Your copy should hold only the lines from the one with "Casa Linda - Two-Bedroom House - 15" to the one with "used 2024 GMC Acadia car, priced at $52,298", both included, each exactly as it stands below, with no pictures.

Image-caption web data
--
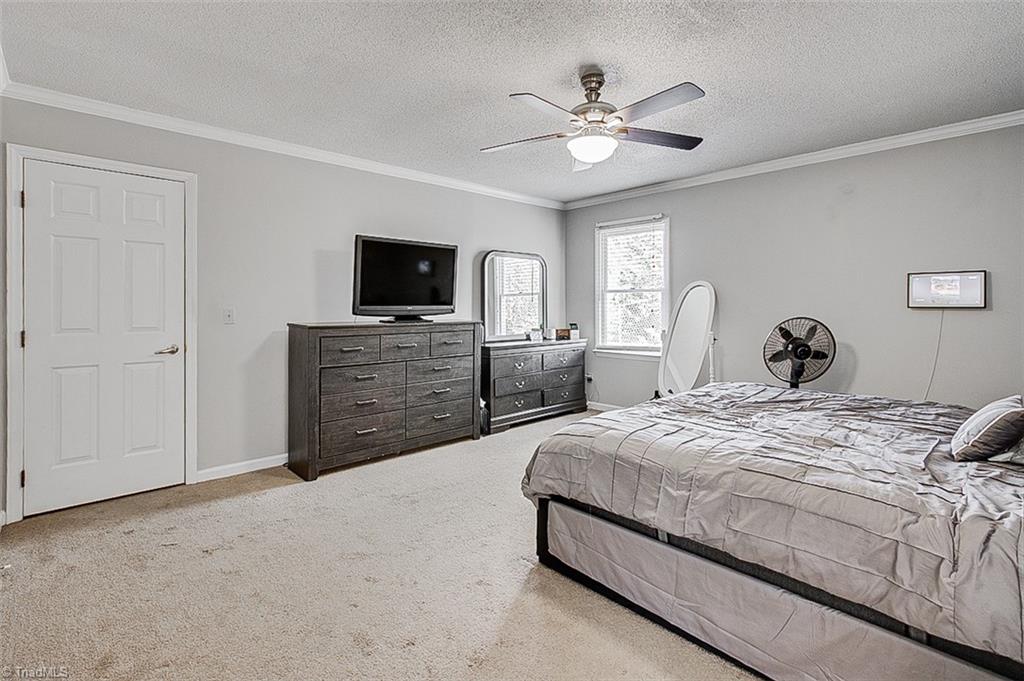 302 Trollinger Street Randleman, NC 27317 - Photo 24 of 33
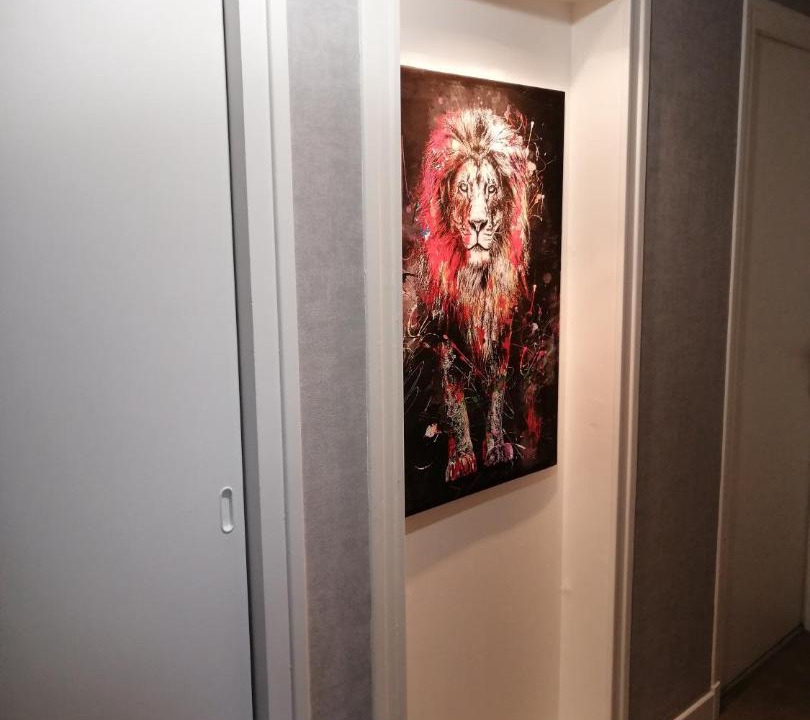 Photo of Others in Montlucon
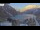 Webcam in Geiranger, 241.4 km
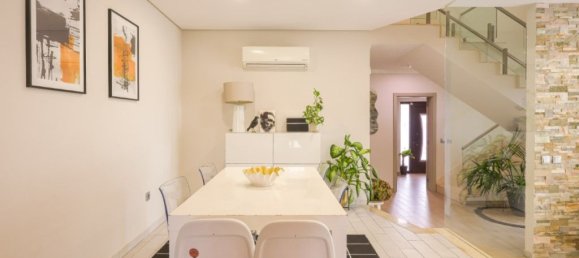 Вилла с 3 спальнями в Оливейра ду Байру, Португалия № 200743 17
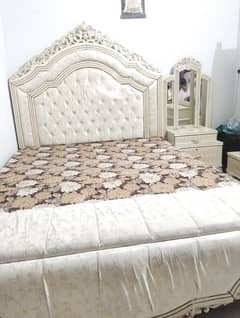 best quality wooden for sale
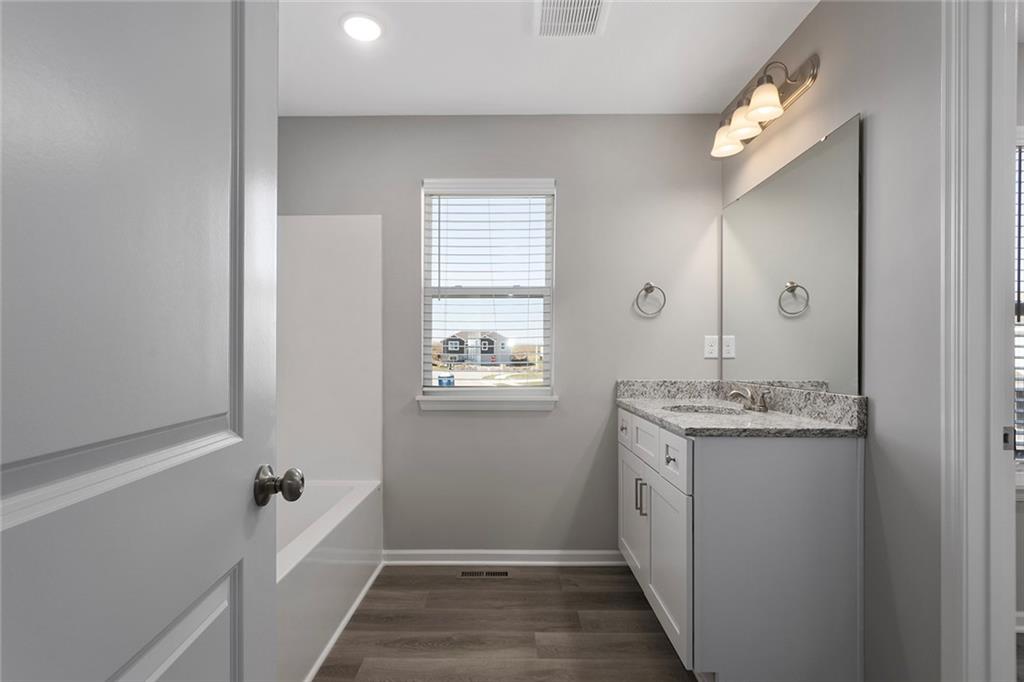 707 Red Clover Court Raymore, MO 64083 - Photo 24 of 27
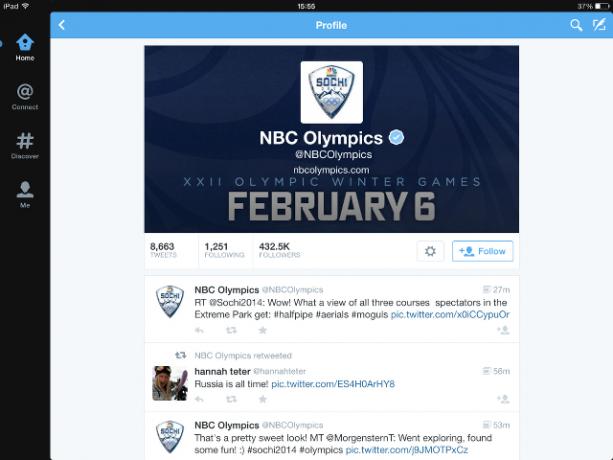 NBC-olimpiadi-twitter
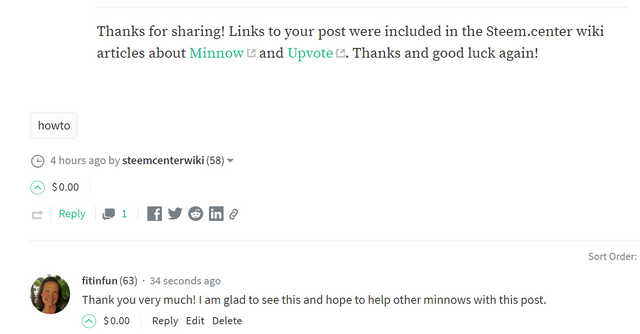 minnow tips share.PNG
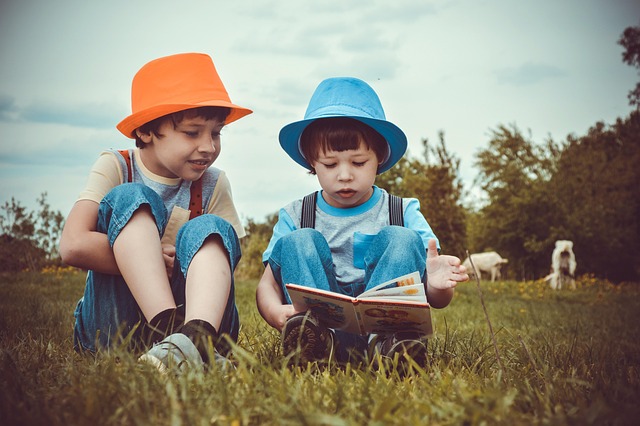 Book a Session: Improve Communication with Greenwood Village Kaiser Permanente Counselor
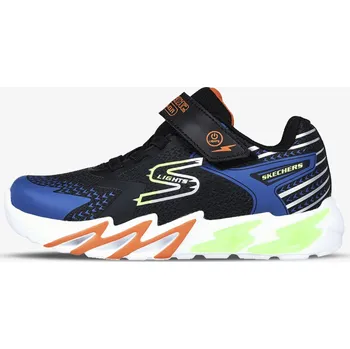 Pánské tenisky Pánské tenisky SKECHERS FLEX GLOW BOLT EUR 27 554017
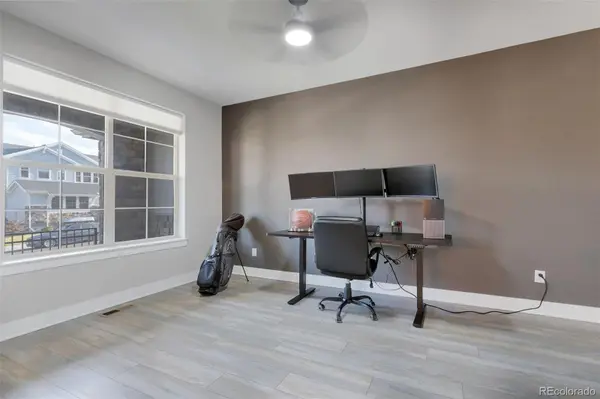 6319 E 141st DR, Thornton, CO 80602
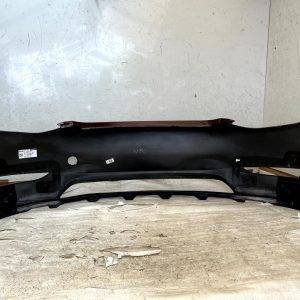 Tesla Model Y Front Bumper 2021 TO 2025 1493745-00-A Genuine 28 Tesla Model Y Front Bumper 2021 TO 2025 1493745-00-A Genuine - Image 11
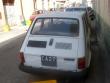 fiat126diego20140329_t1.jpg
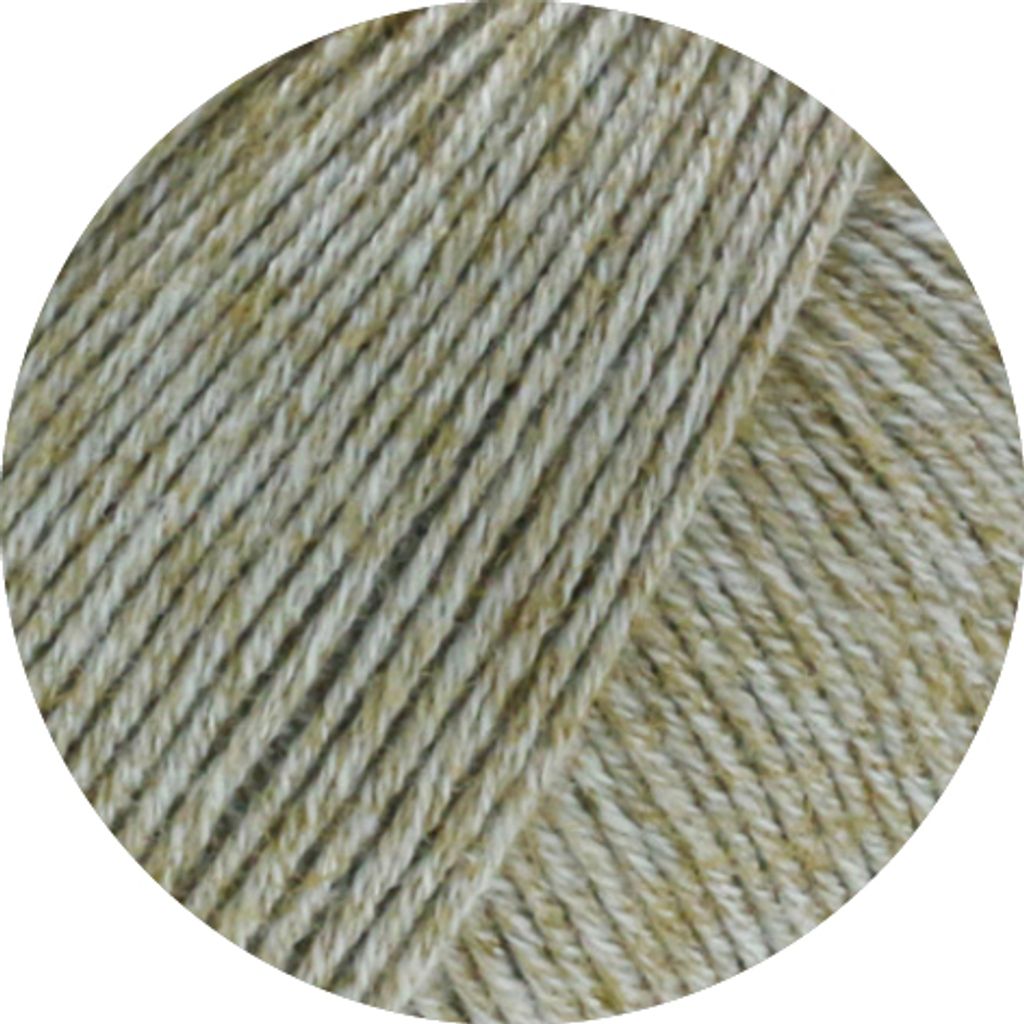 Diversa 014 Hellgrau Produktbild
--
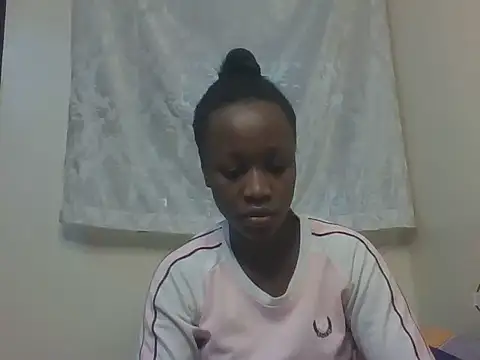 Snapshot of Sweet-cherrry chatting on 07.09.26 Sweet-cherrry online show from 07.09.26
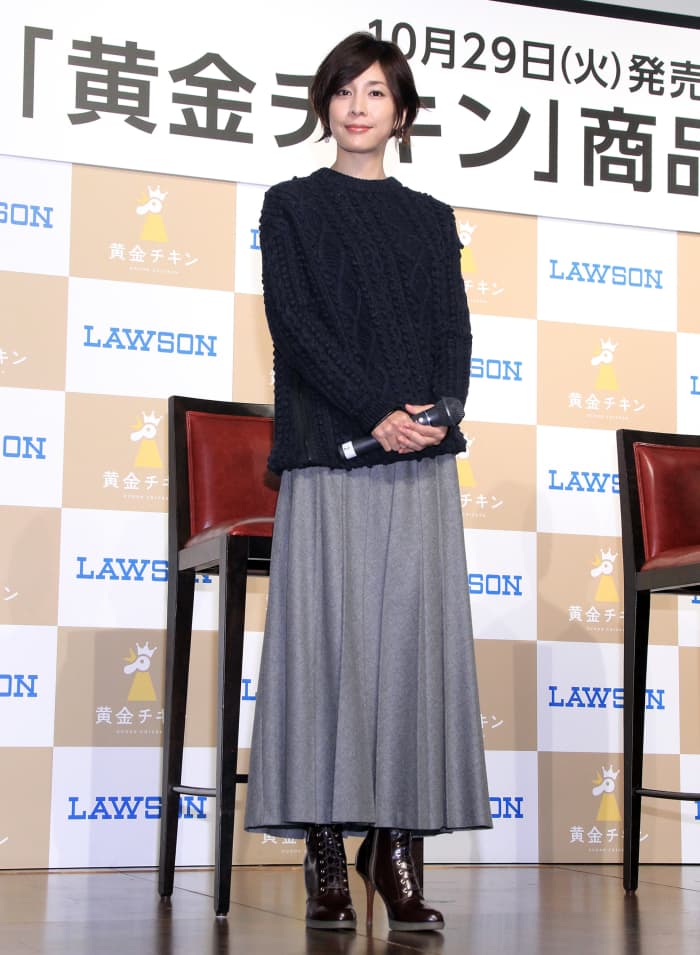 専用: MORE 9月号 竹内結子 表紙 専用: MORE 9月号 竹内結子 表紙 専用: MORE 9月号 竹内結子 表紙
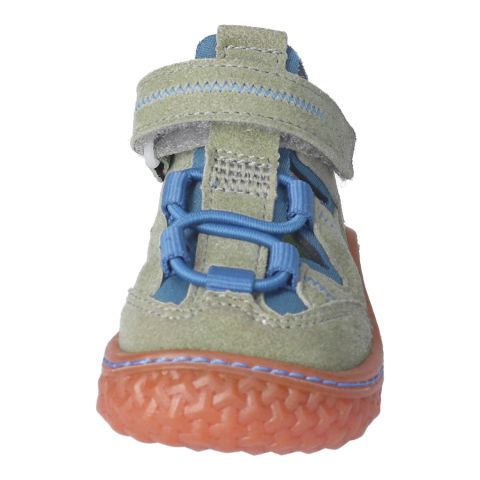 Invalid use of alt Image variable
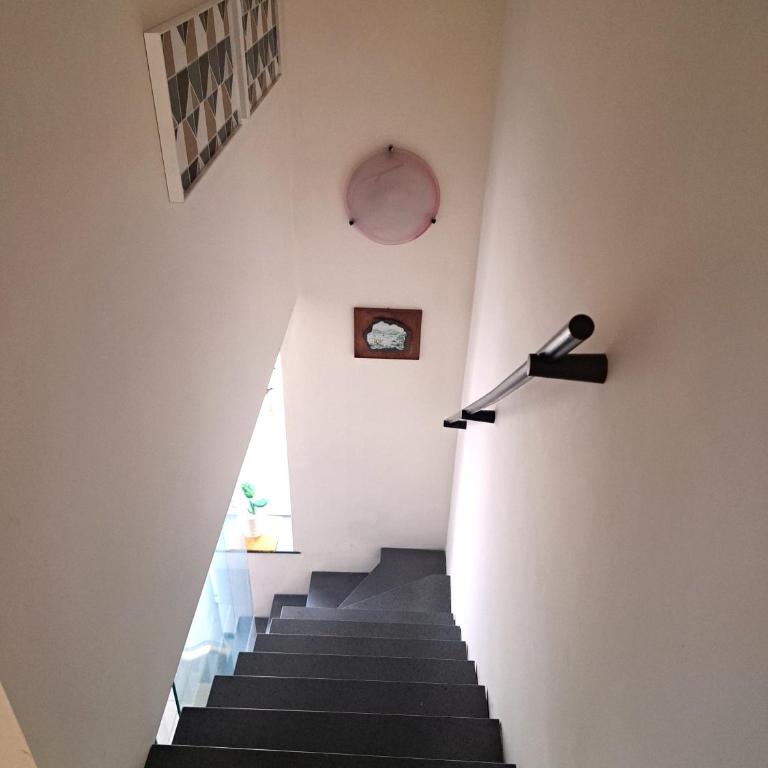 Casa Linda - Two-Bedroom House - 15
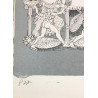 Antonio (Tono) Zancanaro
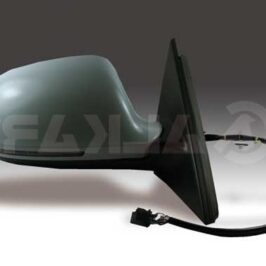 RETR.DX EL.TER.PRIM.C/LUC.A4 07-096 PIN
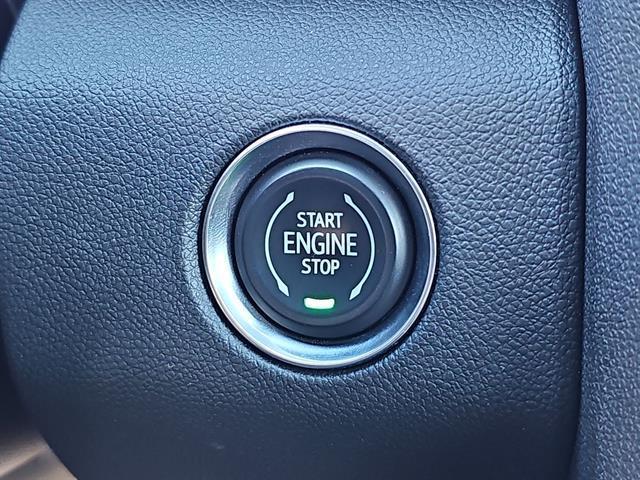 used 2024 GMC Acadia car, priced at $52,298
--
RESULT BELOW:
 Casa Linda - Two-Bedroom House - 15
 Antonio (Tono) Zancanaro
 RETR.DX EL.TER.PRIM.C/LUC.A4 07-096 PIN
 used 2024 GMC Acadia car, priced at $52,298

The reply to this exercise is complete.